--- START OF Items ---
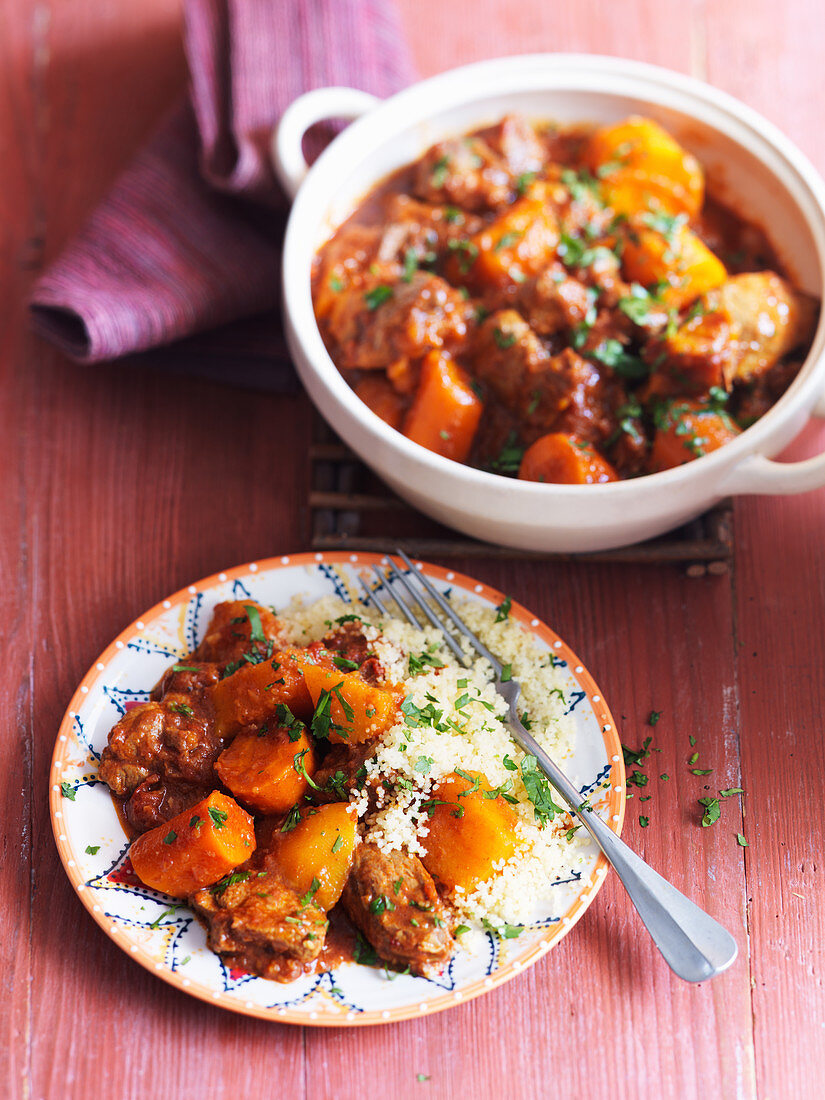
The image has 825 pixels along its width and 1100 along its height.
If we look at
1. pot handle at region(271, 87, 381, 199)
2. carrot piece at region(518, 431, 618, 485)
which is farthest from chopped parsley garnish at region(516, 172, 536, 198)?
carrot piece at region(518, 431, 618, 485)

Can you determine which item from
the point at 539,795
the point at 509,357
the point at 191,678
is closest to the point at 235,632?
the point at 191,678

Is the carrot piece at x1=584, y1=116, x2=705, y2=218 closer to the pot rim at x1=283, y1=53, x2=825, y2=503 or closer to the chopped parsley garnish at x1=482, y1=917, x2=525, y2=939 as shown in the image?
the pot rim at x1=283, y1=53, x2=825, y2=503

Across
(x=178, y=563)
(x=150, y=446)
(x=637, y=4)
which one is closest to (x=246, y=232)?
(x=150, y=446)

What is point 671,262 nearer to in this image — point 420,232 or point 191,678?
point 420,232

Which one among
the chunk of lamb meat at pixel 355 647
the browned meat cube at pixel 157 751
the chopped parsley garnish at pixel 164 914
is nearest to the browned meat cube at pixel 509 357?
the chunk of lamb meat at pixel 355 647

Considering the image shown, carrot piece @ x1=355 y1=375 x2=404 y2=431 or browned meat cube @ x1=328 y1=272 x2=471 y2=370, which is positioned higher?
browned meat cube @ x1=328 y1=272 x2=471 y2=370
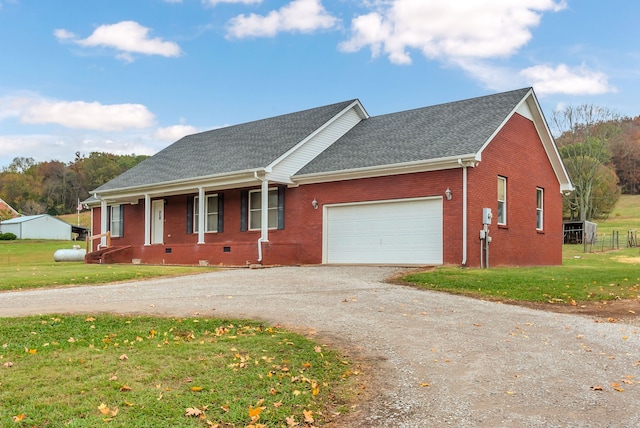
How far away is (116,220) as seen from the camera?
2858 centimetres

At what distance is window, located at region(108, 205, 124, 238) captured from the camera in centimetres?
2825

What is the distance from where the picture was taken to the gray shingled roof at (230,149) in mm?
22000

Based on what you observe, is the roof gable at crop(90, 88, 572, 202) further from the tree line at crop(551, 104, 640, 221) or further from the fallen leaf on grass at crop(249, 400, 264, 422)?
the tree line at crop(551, 104, 640, 221)

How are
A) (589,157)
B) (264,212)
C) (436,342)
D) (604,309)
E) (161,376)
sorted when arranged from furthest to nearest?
(589,157) < (264,212) < (604,309) < (436,342) < (161,376)

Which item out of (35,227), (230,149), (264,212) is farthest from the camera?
(35,227)

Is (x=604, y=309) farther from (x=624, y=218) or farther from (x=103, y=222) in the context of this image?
(x=624, y=218)

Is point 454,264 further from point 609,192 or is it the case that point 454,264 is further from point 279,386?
point 609,192

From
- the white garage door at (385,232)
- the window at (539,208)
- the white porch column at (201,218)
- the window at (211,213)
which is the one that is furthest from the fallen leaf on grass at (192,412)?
the window at (211,213)

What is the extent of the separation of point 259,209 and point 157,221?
20.7 feet

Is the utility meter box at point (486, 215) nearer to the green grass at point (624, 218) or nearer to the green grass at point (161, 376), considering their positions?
the green grass at point (161, 376)

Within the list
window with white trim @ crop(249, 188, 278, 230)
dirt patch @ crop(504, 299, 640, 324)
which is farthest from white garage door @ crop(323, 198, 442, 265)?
dirt patch @ crop(504, 299, 640, 324)

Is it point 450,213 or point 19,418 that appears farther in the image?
point 450,213

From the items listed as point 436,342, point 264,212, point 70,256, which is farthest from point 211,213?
point 436,342

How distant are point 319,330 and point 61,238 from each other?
210 feet
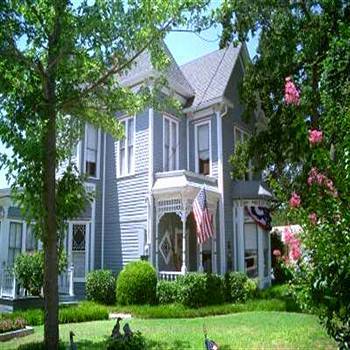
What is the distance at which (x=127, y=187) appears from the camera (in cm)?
2077

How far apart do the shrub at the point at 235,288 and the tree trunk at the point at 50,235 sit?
33.8ft

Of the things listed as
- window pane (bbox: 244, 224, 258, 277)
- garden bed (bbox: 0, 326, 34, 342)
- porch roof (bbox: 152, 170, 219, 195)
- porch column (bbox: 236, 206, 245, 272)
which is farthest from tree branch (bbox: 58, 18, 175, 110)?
window pane (bbox: 244, 224, 258, 277)

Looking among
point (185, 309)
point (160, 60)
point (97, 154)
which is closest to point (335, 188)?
point (160, 60)

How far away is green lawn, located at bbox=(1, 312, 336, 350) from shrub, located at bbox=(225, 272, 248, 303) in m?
3.03

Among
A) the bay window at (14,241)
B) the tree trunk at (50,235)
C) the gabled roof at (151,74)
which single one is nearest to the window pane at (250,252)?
the gabled roof at (151,74)

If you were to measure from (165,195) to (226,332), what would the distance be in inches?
333

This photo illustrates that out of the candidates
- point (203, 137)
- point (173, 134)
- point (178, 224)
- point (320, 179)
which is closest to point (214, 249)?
point (178, 224)

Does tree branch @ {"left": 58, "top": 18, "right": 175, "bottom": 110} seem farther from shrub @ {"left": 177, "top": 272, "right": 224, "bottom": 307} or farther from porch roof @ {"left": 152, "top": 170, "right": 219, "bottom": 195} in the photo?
shrub @ {"left": 177, "top": 272, "right": 224, "bottom": 307}

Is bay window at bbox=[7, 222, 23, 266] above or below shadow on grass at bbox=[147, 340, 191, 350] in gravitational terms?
above

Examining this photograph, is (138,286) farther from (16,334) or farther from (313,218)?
(313,218)

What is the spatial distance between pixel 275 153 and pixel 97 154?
26.3 feet

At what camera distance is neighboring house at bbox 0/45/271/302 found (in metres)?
19.6

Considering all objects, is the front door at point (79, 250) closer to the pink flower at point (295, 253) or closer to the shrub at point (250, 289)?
the shrub at point (250, 289)

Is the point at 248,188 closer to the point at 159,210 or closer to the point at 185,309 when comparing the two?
the point at 159,210
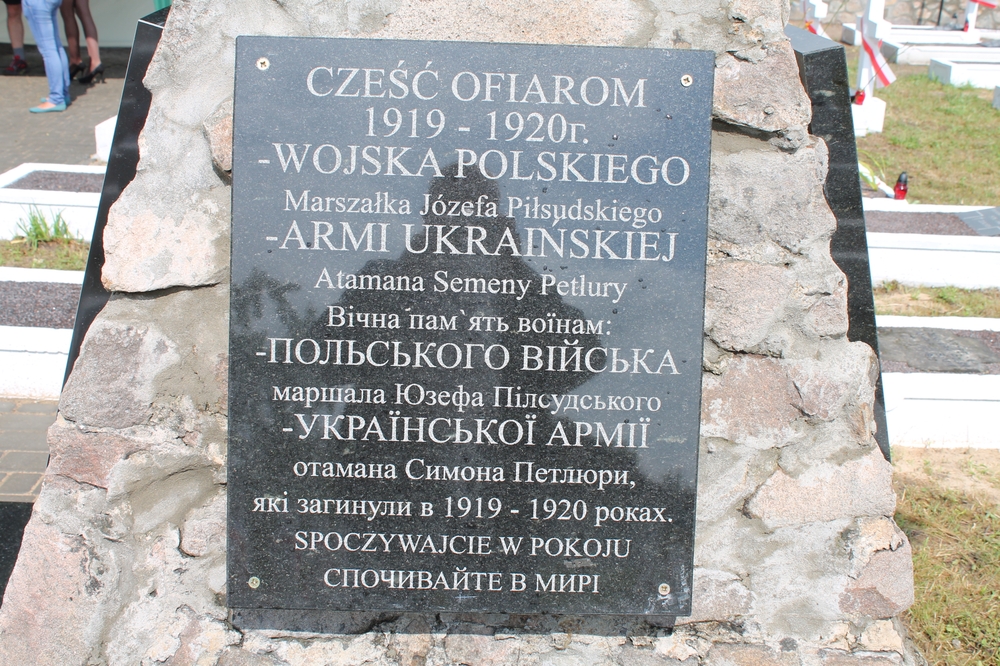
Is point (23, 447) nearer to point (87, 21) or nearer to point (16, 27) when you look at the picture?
point (87, 21)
--- END OF Items ---
*Stated problem*: Rewrite all the records with every instance of "chopped parsley garnish" replaced by "parsley sprig", keeping everything else unchanged and omitting the pictures.

*Completed task*:
The image has 825 pixels along its width and 1100 along its height.
If we look at
1. pot handle at region(271, 87, 381, 199)
2. carrot piece at region(518, 431, 618, 485)
which is farthest from parsley sprig at region(516, 172, 536, 198)?
carrot piece at region(518, 431, 618, 485)

Can you determine which item from
the point at 539,795
the point at 509,357
the point at 191,678
is closest to the point at 235,632?
the point at 191,678

Is the carrot piece at x1=584, y1=116, x2=705, y2=218 closer to the pot rim at x1=283, y1=53, x2=825, y2=503 or closer to the parsley sprig at x1=482, y1=917, x2=525, y2=939 as shown in the image?
the pot rim at x1=283, y1=53, x2=825, y2=503

Across
(x=178, y=563)
(x=150, y=446)
(x=637, y=4)
which one is closest to (x=246, y=232)?
(x=150, y=446)

What is point 671,262 nearer to in this image — point 420,232 or point 191,678?
point 420,232

Which one among
the chunk of lamb meat at pixel 355 647
the browned meat cube at pixel 157 751
the parsley sprig at pixel 164 914
is nearest to the browned meat cube at pixel 509 357?
the chunk of lamb meat at pixel 355 647

Considering the image shown, carrot piece @ x1=355 y1=375 x2=404 y2=431 or browned meat cube @ x1=328 y1=272 x2=471 y2=370, which is positioned higher?
browned meat cube @ x1=328 y1=272 x2=471 y2=370
How far away is (116,220) as seen from the camera?
2858 centimetres

At what distance is window, located at region(108, 205, 124, 238) captured from the camera in centimetres?
2825

What is the distance from where the picture was taken to the gray shingled roof at (230,149) in mm?
22000

Based on what you observe, is the roof gable at crop(90, 88, 572, 202) further from the tree line at crop(551, 104, 640, 221) or further from the fallen leaf on grass at crop(249, 400, 264, 422)?
the tree line at crop(551, 104, 640, 221)

How are
A) (589,157)
B) (264,212)
C) (436,342)
D) (604,309)
E) (161,376)
sorted when arranged from furthest to nearest?
(589,157) < (264,212) < (604,309) < (436,342) < (161,376)

Which item out of (35,227), (230,149), (264,212) is farthest from the camera?
(35,227)

Is (x=604, y=309) farther from (x=624, y=218) or farther from (x=103, y=222) in the context of this image?
(x=624, y=218)

Is point 454,264 further from point 609,192 or is it the case that point 454,264 is further from point 279,386?
point 609,192

From
- the white garage door at (385,232)
- the window at (539,208)
- the white porch column at (201,218)
- the window at (211,213)
which is the one that is furthest from the fallen leaf on grass at (192,412)?
the window at (211,213)

What is the extent of the separation of point 259,209 and point 157,221?
20.7 feet

Is the utility meter box at point (486, 215) nearer to the green grass at point (624, 218) or nearer to the green grass at point (161, 376), considering their positions?
the green grass at point (161, 376)

Within the list
window with white trim @ crop(249, 188, 278, 230)
dirt patch @ crop(504, 299, 640, 324)
which is farthest from white garage door @ crop(323, 198, 442, 265)?
dirt patch @ crop(504, 299, 640, 324)

Is it point 450,213 or point 19,418 that appears farther in the image?
point 450,213

From the items listed as point 436,342, point 264,212, point 70,256, which is farthest from point 211,213?
point 436,342

How distant are point 319,330 and point 61,238 from each other?
210 feet
What is the distance at which (x=127, y=187) appears from the camera (in cm)?
2077

How far apart do the shrub at the point at 235,288 and the tree trunk at the point at 50,235 sit?
33.8ft

Of the things listed as
- window pane (bbox: 244, 224, 258, 277)
- garden bed (bbox: 0, 326, 34, 342)
- porch roof (bbox: 152, 170, 219, 195)
- porch column (bbox: 236, 206, 245, 272)
which is farthest from tree branch (bbox: 58, 18, 175, 110)?
window pane (bbox: 244, 224, 258, 277)

Looking among
point (185, 309)
point (160, 60)
point (97, 154)
which is closest to point (335, 188)?
point (160, 60)

How far away is green lawn, located at bbox=(1, 312, 336, 350) from shrub, located at bbox=(225, 272, 248, 303) in m?
3.03

Among
A) the bay window at (14,241)
B) the tree trunk at (50,235)
C) the gabled roof at (151,74)
which single one is nearest to the window pane at (250,252)?
the gabled roof at (151,74)

If you were to measure from (165,195) to (226,332), what would the distance be in inches?
333

This photo illustrates that out of the candidates
- point (203, 137)
- point (173, 134)
- point (178, 224)
- point (320, 179)
which is closest to point (214, 249)?
point (178, 224)

Does tree branch @ {"left": 58, "top": 18, "right": 175, "bottom": 110} seem farther from shrub @ {"left": 177, "top": 272, "right": 224, "bottom": 307} or farther from porch roof @ {"left": 152, "top": 170, "right": 219, "bottom": 195} in the photo?
shrub @ {"left": 177, "top": 272, "right": 224, "bottom": 307}

Is bay window at bbox=[7, 222, 23, 266] above or below shadow on grass at bbox=[147, 340, 191, 350] in gravitational terms?
above

Examining this photograph, is (138,286) farther from (16,334) or farther from (313,218)?
(313,218)

What is the spatial distance between pixel 275 153 and pixel 97 154?
26.3 feet

At what camera distance is neighboring house at bbox 0/45/271/302 found (in metres)?
19.6

Considering all objects, is the front door at point (79, 250) closer to the pink flower at point (295, 253) or closer to the shrub at point (250, 289)?
the shrub at point (250, 289)

Is the point at 248,188 closer to the point at 159,210 or closer to the point at 185,309 when comparing the two?
the point at 159,210
Is point (23, 447) nearer to point (87, 21) or nearer to point (16, 27) when you look at the picture?
point (87, 21)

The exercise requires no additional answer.